On a month-on-month basis, the momentum had gathered pace considerably from 2.2% in May and 1.2% in April.
Sector-wise, all the three segments -- mining, manufacturing and electricity -- had put up a good show during the month.
Going by the use-based classification, an improved tempo of activity was evident in basic goods, capital goods and intermediate goods. But a mixed trend came to the fore in the consumer goods segment, with the durables faring exceptionally well but non-durables proving to be laggards.
Though it is tempting to interpret the latest numbers as evidence of a pick-up in demand, such an inference at this stage would be hasty.
The incremental growth during the first quarter in industrial production worked out to only 3.7% compared with last year's 5.3%.
This suggests that, for a full-fledged recovery, industry has to acquit itself even more creditably in the coming months than what it had achieved in June 2009.
A new factor -- the erratic monsoon, setback to kharif harvest and the resultant fall in rural incomes -- casts doubts on the sustainability of this performance.
Seen in isolation, industry had fared very well in during the third month of the current fiscal year.
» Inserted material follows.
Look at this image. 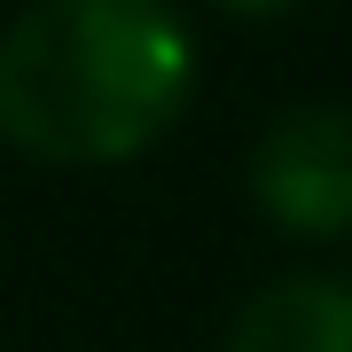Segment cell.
<instances>
[{"label":"cell","instance_id":"1","mask_svg":"<svg viewBox=\"0 0 352 352\" xmlns=\"http://www.w3.org/2000/svg\"><path fill=\"white\" fill-rule=\"evenodd\" d=\"M196 39L173 0H32L0 32V141L47 164H126L180 126Z\"/></svg>","mask_w":352,"mask_h":352},{"label":"cell","instance_id":"2","mask_svg":"<svg viewBox=\"0 0 352 352\" xmlns=\"http://www.w3.org/2000/svg\"><path fill=\"white\" fill-rule=\"evenodd\" d=\"M251 196L289 235H352V102L282 110L251 149Z\"/></svg>","mask_w":352,"mask_h":352},{"label":"cell","instance_id":"3","mask_svg":"<svg viewBox=\"0 0 352 352\" xmlns=\"http://www.w3.org/2000/svg\"><path fill=\"white\" fill-rule=\"evenodd\" d=\"M219 352H352V282L344 274H282L227 321Z\"/></svg>","mask_w":352,"mask_h":352},{"label":"cell","instance_id":"4","mask_svg":"<svg viewBox=\"0 0 352 352\" xmlns=\"http://www.w3.org/2000/svg\"><path fill=\"white\" fill-rule=\"evenodd\" d=\"M212 8H227V16H289L298 0H212Z\"/></svg>","mask_w":352,"mask_h":352}]
</instances>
In mining, the growth rate had vaulted to 15.4% from 0.1%% a year ago and in power generation, to 8% from 2.6%.
In the case of manufacturing, the rate had quickened to 7.3% from 6.1%.
Similarly, a faster pace was noted in basic goods to 10.1%from 2.2%, in capital goods to 11.8% from 7.8% and in intermediate goods to 7.9% from 2.8%.
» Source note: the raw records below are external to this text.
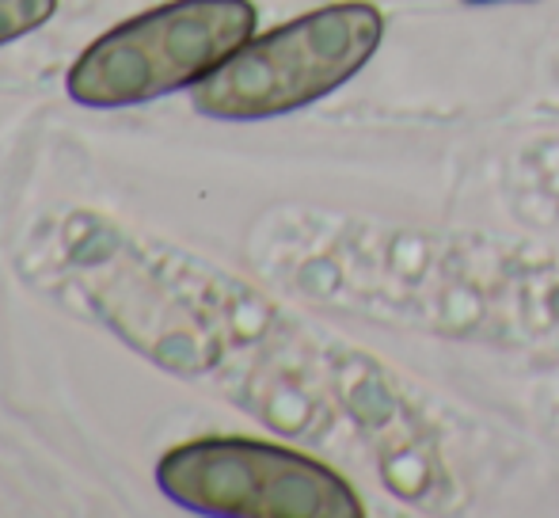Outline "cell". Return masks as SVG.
Returning a JSON list of instances; mask_svg holds the SVG:
<instances>
[{
  "mask_svg": "<svg viewBox=\"0 0 559 518\" xmlns=\"http://www.w3.org/2000/svg\"><path fill=\"white\" fill-rule=\"evenodd\" d=\"M384 20L373 4L346 0L248 38L191 92L199 115L228 122L274 119L346 84L377 54Z\"/></svg>",
  "mask_w": 559,
  "mask_h": 518,
  "instance_id": "obj_1",
  "label": "cell"
},
{
  "mask_svg": "<svg viewBox=\"0 0 559 518\" xmlns=\"http://www.w3.org/2000/svg\"><path fill=\"white\" fill-rule=\"evenodd\" d=\"M251 0H171L99 35L66 76L84 107H138L199 84L255 31Z\"/></svg>",
  "mask_w": 559,
  "mask_h": 518,
  "instance_id": "obj_2",
  "label": "cell"
},
{
  "mask_svg": "<svg viewBox=\"0 0 559 518\" xmlns=\"http://www.w3.org/2000/svg\"><path fill=\"white\" fill-rule=\"evenodd\" d=\"M156 484L194 515L228 518H358L354 488L297 450L259 438H194L168 450Z\"/></svg>",
  "mask_w": 559,
  "mask_h": 518,
  "instance_id": "obj_3",
  "label": "cell"
},
{
  "mask_svg": "<svg viewBox=\"0 0 559 518\" xmlns=\"http://www.w3.org/2000/svg\"><path fill=\"white\" fill-rule=\"evenodd\" d=\"M58 0H0V46L31 35L53 20Z\"/></svg>",
  "mask_w": 559,
  "mask_h": 518,
  "instance_id": "obj_4",
  "label": "cell"
}]
</instances>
Consumer durables, too, had seen a pick-up in output to 15.5% from 4.6%.
In fact, during June, as many seven industry groups out of 17 at the two-digit level of classification, had shown a double-digit growth and two others had topped the seven per cent-mark.
These included such pivotal industries like basic metals and alloys, machinery and equipment and transport equipment and parts.
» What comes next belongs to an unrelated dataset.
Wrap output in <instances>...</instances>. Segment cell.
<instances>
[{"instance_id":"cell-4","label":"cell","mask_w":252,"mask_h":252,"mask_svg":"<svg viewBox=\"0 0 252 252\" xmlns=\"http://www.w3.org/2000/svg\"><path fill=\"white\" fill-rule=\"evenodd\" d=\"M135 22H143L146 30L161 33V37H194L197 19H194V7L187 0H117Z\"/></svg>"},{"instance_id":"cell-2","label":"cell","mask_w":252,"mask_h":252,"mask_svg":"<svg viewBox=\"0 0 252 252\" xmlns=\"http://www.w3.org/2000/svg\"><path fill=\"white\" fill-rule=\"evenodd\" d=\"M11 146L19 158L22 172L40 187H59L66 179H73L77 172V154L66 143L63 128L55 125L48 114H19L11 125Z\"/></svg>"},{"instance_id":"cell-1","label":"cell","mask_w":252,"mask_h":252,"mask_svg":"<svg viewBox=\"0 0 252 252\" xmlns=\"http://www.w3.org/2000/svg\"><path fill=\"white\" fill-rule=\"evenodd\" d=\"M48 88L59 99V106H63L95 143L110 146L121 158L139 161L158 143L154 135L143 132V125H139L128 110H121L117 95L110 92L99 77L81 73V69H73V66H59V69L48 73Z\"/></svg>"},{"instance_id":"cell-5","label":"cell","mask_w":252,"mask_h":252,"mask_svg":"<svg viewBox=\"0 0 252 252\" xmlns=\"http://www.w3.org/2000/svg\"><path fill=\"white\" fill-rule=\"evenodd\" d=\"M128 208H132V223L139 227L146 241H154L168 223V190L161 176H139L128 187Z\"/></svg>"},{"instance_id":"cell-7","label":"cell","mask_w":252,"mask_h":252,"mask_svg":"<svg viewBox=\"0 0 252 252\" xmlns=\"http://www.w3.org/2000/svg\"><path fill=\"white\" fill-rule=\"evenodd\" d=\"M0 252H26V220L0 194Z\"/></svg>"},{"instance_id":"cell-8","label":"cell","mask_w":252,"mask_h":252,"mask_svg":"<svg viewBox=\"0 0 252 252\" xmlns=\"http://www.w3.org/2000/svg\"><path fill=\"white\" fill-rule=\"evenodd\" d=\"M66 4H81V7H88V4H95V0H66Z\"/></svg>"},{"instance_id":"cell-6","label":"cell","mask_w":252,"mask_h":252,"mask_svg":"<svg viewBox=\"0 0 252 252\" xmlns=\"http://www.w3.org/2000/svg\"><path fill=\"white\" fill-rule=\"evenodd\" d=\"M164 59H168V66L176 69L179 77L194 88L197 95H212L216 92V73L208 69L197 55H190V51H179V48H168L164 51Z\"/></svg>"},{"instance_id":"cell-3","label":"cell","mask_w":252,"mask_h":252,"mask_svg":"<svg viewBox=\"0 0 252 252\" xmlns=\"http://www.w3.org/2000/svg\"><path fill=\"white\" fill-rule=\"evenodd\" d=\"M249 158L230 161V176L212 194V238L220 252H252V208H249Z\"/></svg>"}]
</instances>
But, the industrial trends for the first three months of 2009-10 are not very encouraging, mainly because of the subdued level of production in April and May.
The growth rate of manufacturing had slackened to 3.2% from 5.8% last year; in capital goods and consumer goods as a whole, the tempo had flagged markedly.
In basic goods and intermediate goods, there was an acceleration of sorts in the rate of production.
Overall, industrial growth, at 3.7%, had lagged behind that notched up in the first quarter of 2008-09 by 160 basis points.
At the two-digit level, the picture is somewhat encouraging in the latest quarter, even though the number of industry groups showing a negative growth had increased to six from five a year ago.
But, industry groups with a growth rate of 8% and more has gone up to four from three while those with a growth rate of 0 to 5% has dropped to three from five.
The remaining four industry groups in this quarter of both these years had reported a rise in the range of 5% to 7.9%.